I don’t mean comfortable, upper middle-class, big house wealthy. I mean “what am I going to do with all this money” wealthy. I mean “I just won the power-ball all by myself” wealthy.
What would you buy for yourself? For your family and friends?
What causes would you support?
Would you want to be noticed and recognized for your generosity or would you prefer to remain anonymous?
One of the Broadway musicals that I have seen multiple times (and never miss a chance to see it live) is Fiddler on the Roof. With lyrics by Sheldon Harnick, music by Jerry Bock, and book by Joseph Stein, it opened on Broadway in 1964.
I performed in it in high school in 1978 and saw my son perform in it in college in 2009, so it has an extra special place in my heart.
The lead character, Tevye, is a poor milkman in turn-of-the-twentieth-century Russia. One of the most endearing (for me) parts of the show is the frank conversations Tevye has with God.
In one of the most well-known scenes, Tevye says, “Dear God, you made many poor people. I realize, of course, that it is no shame to be poor but it’s no great honor either. So what would have been so terrible if I had a small fortune?”
And then he sings, “If I Were a Rich Man.”
In the song he first dreams of the material comforts that wealth would bring—no more hard work, a big house (including a staircase “leading nowhere, just for show”), a yard full of poultry (“rich” is relative, after all) that would let everyone in the neighborhood hear the evidences of his wealth.
His second dream is how his wealth would benefit his wife—she’d have a “proper double chin” (presumably from having more than enough to eat) and servants at whom she could scream day and night as she happily supervised their work.
The third dream is of the respect that wealth would bring him—important people asking for his advice on important matters.
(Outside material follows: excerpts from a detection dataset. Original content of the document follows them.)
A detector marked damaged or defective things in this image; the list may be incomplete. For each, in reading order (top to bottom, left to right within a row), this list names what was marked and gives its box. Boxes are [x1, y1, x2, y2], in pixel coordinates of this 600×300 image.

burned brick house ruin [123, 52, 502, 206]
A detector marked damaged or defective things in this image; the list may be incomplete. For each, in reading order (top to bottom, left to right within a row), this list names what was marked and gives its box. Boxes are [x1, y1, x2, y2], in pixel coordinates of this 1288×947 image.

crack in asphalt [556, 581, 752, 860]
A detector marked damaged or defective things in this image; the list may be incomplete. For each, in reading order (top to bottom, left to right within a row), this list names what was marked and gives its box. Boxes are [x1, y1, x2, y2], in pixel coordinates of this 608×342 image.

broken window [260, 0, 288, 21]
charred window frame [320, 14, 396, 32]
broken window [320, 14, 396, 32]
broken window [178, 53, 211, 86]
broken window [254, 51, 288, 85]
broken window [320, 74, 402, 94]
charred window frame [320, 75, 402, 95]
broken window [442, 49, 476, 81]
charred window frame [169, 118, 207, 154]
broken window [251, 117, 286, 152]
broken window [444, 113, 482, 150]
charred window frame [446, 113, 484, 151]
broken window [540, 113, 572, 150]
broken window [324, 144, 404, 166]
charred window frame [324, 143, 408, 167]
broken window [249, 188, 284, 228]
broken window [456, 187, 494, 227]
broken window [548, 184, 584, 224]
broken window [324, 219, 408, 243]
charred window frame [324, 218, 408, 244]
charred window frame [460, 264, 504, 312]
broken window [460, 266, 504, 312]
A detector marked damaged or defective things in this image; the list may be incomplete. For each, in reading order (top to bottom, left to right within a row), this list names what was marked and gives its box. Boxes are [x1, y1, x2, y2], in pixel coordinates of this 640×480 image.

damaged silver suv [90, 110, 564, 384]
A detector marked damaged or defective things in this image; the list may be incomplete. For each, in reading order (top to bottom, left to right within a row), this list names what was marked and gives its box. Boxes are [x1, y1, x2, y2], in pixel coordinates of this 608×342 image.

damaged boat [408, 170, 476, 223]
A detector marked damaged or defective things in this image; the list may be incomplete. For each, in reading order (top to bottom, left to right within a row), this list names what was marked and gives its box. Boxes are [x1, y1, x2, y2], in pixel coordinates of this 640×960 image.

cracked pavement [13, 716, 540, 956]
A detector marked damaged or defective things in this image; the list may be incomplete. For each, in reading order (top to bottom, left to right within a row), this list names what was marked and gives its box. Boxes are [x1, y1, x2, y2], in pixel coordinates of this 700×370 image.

And whether his answers were right or wrong really wouldn’t matter because “when you’re rich they think you really know.”
The ultimate dream, the ”sweetest thing of all,” would be leisure time (severely lacking in his real world) to pray and “discuss the holy books with learned men seven hours every day.”
Maybe there’s a little Tevye in all of us. We wonder what life would be like if we had more.
I know I do.
But here’s what I don’t want us to miss: “the sweetest thing of all.”
Tevye’s self-identified “sweetest thing” is uninterrupted hours for prayer and learning/discussing ultimate truth.
He never gets it.
But what he already has—as demonstrated throughout the show—is ongoing conversation with God in the middle of his real world of hard work, challenging circumstances, and unanticipated change.
Maybe he was already a rich man and didn’t even know it.
Maybe we are as well.
Be amazing today, my friend.
Pursuing Amazingness
This week I’m encouraging you to look at wealth from a different perspective. How are you already rich?